The 8-1 ruling said that the state’s sentencing procedure is flawed because juries play only an advisory role in recommending death while the judge can reach a different decision.
The decision could trigger new sentencing appeals from some of the 390 inmates on the Florida’s death row, a number second only to California.
The court sided with Timothy Lee Hurst, who was convicted of the 1998 murder of his manager at a Popeye’s restaurant in Pensacola. A jury divided 7-5 in favor of death, but a judge imposed the sentence.
Florida’s solicitor general argued that the system was acceptable because a jury first decides if the defendant is eligible for the death penalty.
Writing for the court, Justice Sonia Sotomayor said a jury’s “mere recommendation is not enough.” She said the court was overruling previous decisions upholding the state’s sentencing process.
“The Sixth Amendment requires a jury, not a judge, to find each fact necessary to impose a sentence of death,” Sotomayor said.

Stored entries
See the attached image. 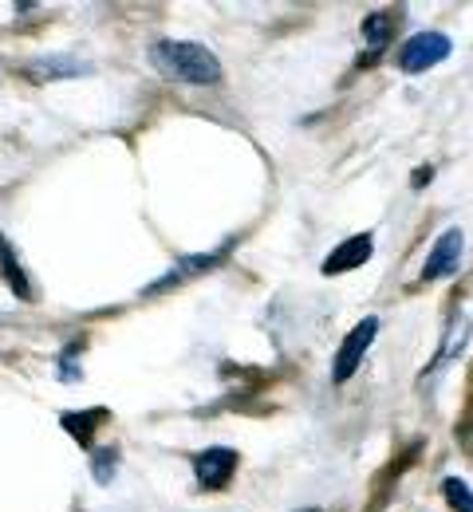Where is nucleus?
Returning a JSON list of instances; mask_svg holds the SVG:
<instances>
[{
  "mask_svg": "<svg viewBox=\"0 0 473 512\" xmlns=\"http://www.w3.org/2000/svg\"><path fill=\"white\" fill-rule=\"evenodd\" d=\"M150 64L158 67L166 79H178V83H194V87H217L225 79L221 60L194 40H158L150 48Z\"/></svg>",
  "mask_w": 473,
  "mask_h": 512,
  "instance_id": "nucleus-1",
  "label": "nucleus"
},
{
  "mask_svg": "<svg viewBox=\"0 0 473 512\" xmlns=\"http://www.w3.org/2000/svg\"><path fill=\"white\" fill-rule=\"evenodd\" d=\"M375 335H379V320H375V316L359 320L347 331V339L339 343L336 359H332V379H336V383H347V379L359 371V363H363V355L371 351Z\"/></svg>",
  "mask_w": 473,
  "mask_h": 512,
  "instance_id": "nucleus-2",
  "label": "nucleus"
},
{
  "mask_svg": "<svg viewBox=\"0 0 473 512\" xmlns=\"http://www.w3.org/2000/svg\"><path fill=\"white\" fill-rule=\"evenodd\" d=\"M446 56H450V36H442V32H418V36H410L403 48H399V67L410 71V75H422V71L442 64Z\"/></svg>",
  "mask_w": 473,
  "mask_h": 512,
  "instance_id": "nucleus-3",
  "label": "nucleus"
},
{
  "mask_svg": "<svg viewBox=\"0 0 473 512\" xmlns=\"http://www.w3.org/2000/svg\"><path fill=\"white\" fill-rule=\"evenodd\" d=\"M237 473V449L229 446H209L194 457V477L198 485L209 489V493H221Z\"/></svg>",
  "mask_w": 473,
  "mask_h": 512,
  "instance_id": "nucleus-4",
  "label": "nucleus"
},
{
  "mask_svg": "<svg viewBox=\"0 0 473 512\" xmlns=\"http://www.w3.org/2000/svg\"><path fill=\"white\" fill-rule=\"evenodd\" d=\"M462 249H466L462 229H446V233L434 241V249H430V256H426V264H422V280L450 276V272L458 268V260H462Z\"/></svg>",
  "mask_w": 473,
  "mask_h": 512,
  "instance_id": "nucleus-5",
  "label": "nucleus"
},
{
  "mask_svg": "<svg viewBox=\"0 0 473 512\" xmlns=\"http://www.w3.org/2000/svg\"><path fill=\"white\" fill-rule=\"evenodd\" d=\"M375 253V241L371 233H355L347 237L343 245H336L332 253L324 256V276H339V272H351V268H363Z\"/></svg>",
  "mask_w": 473,
  "mask_h": 512,
  "instance_id": "nucleus-6",
  "label": "nucleus"
},
{
  "mask_svg": "<svg viewBox=\"0 0 473 512\" xmlns=\"http://www.w3.org/2000/svg\"><path fill=\"white\" fill-rule=\"evenodd\" d=\"M225 253H229V245H221V249H213V253L186 256V260H178V264H174V268H170V272H166V276H162V280H158L154 288H146V292L154 296V292H166V288L182 284L186 276H198V272H209V268H213V264H217V260H221Z\"/></svg>",
  "mask_w": 473,
  "mask_h": 512,
  "instance_id": "nucleus-7",
  "label": "nucleus"
},
{
  "mask_svg": "<svg viewBox=\"0 0 473 512\" xmlns=\"http://www.w3.org/2000/svg\"><path fill=\"white\" fill-rule=\"evenodd\" d=\"M395 28H399V16H395V12H371V16H363V28H359V32H363L367 52L379 56L383 48H391Z\"/></svg>",
  "mask_w": 473,
  "mask_h": 512,
  "instance_id": "nucleus-8",
  "label": "nucleus"
},
{
  "mask_svg": "<svg viewBox=\"0 0 473 512\" xmlns=\"http://www.w3.org/2000/svg\"><path fill=\"white\" fill-rule=\"evenodd\" d=\"M99 422H107V410H103V406H95V410H79V414H75V410H68V414L60 418V426L68 430V438H75L83 449H91Z\"/></svg>",
  "mask_w": 473,
  "mask_h": 512,
  "instance_id": "nucleus-9",
  "label": "nucleus"
},
{
  "mask_svg": "<svg viewBox=\"0 0 473 512\" xmlns=\"http://www.w3.org/2000/svg\"><path fill=\"white\" fill-rule=\"evenodd\" d=\"M0 272H4L8 288L16 292V300L28 304V300H32V284H28V272H24V264H20V256H16L8 237H0Z\"/></svg>",
  "mask_w": 473,
  "mask_h": 512,
  "instance_id": "nucleus-10",
  "label": "nucleus"
},
{
  "mask_svg": "<svg viewBox=\"0 0 473 512\" xmlns=\"http://www.w3.org/2000/svg\"><path fill=\"white\" fill-rule=\"evenodd\" d=\"M83 71H91V67L79 64V60H71V56H52V60H32V64H28V75H32L36 83L71 79V75H83Z\"/></svg>",
  "mask_w": 473,
  "mask_h": 512,
  "instance_id": "nucleus-11",
  "label": "nucleus"
},
{
  "mask_svg": "<svg viewBox=\"0 0 473 512\" xmlns=\"http://www.w3.org/2000/svg\"><path fill=\"white\" fill-rule=\"evenodd\" d=\"M115 469H119V449L115 446L91 449V473H95V481H99V485H111Z\"/></svg>",
  "mask_w": 473,
  "mask_h": 512,
  "instance_id": "nucleus-12",
  "label": "nucleus"
},
{
  "mask_svg": "<svg viewBox=\"0 0 473 512\" xmlns=\"http://www.w3.org/2000/svg\"><path fill=\"white\" fill-rule=\"evenodd\" d=\"M442 497H446V505L454 512H473V493L466 481H458V477H446L442 481Z\"/></svg>",
  "mask_w": 473,
  "mask_h": 512,
  "instance_id": "nucleus-13",
  "label": "nucleus"
},
{
  "mask_svg": "<svg viewBox=\"0 0 473 512\" xmlns=\"http://www.w3.org/2000/svg\"><path fill=\"white\" fill-rule=\"evenodd\" d=\"M458 442H462V449H466V453L473 457V414L466 418V422H462V430H458Z\"/></svg>",
  "mask_w": 473,
  "mask_h": 512,
  "instance_id": "nucleus-14",
  "label": "nucleus"
},
{
  "mask_svg": "<svg viewBox=\"0 0 473 512\" xmlns=\"http://www.w3.org/2000/svg\"><path fill=\"white\" fill-rule=\"evenodd\" d=\"M300 512H324V509H300Z\"/></svg>",
  "mask_w": 473,
  "mask_h": 512,
  "instance_id": "nucleus-15",
  "label": "nucleus"
}]
</instances>
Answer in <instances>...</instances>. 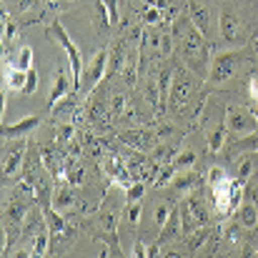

◆ SHORT PROBLEM 1
Copy out the Florida sentencing ruling text, everything from "The 8-1 ruling" down to "the death penalty.", and switch "jury" to "panel" wherever it appears.
◆ SHORT PROBLEM 2
Pick up the Florida sentencing ruling text after its last sentence and keep it going.
None of the items is needed here.

◆ EXERCISE RESULT 1
The 8-1 ruling said that the state’s sentencing procedure is flawed because juries play only an advisory role in recommending death while the judge can reach a different decision.
The decision could trigger new sentencing appeals from some of the 390 inmates on the Florida’s death row, a number second only to California.
The court sided with Timothy Lee Hurst, who was convicted of the 1998 murder of his manager at a Popeye’s restaurant in Pensacola. A panel divided 7-5 in favor of death, but a judge imposed the sentence.
Florida’s solicitor general argued that the system was acceptable because a panel first decides if the defendant is eligible for the death penalty.

◆ EXERCISE RESULT 2
The justices sent the case back to the Florida Supreme Court to determine whether the error in sentencing Hurst was harmless, or whether he should get a new sentencing hearing.Florida is one of only three states that do not require a unanimous jury verdict when sentencing someone to death. The others are Alabama and Delaware.
Justice Samuel Alito dissented, saying that the trial judge in Florida simply performs a reviewing function that duplicates what the jury has done.
Under Florida law, the state requires juries in capital sentencing hearings to weigh factors for and against imposing a death sentence. But the judge is not bound by those findings and can reach a different conclusion. The judge can also weigh other factors independently. So a jury could base its decision on one particular aggravating factor, but a judge could then rely on a different factor the jury never considered.
In Hurst’s case, prosecutors asked the jury to consider two aggravating factors: the murder was committed during a robbery and it was “especially heinous, atrocious or cruel.” But Florida law did not require the jury to say how it voted on each factor. Hurst’s attorney argued that it was possible only four jurors agreed with one, while three agreed with the other.
Sotomayor said Florida’s system is flawed because it allows a sentencing judge to find aggravating factors “independent of a jury’s fact-finding.”
Three of Florida’s current death row inmates were sentenced over the jury’s life recommendation. But no judge had overridden a jury recommendation in a death penalty case since 1999, according to state officials.
The Supreme Court ruled in 2002 that a defendant has the right to have a jury decide whether the circumstances of a crime warrant a sentence of death.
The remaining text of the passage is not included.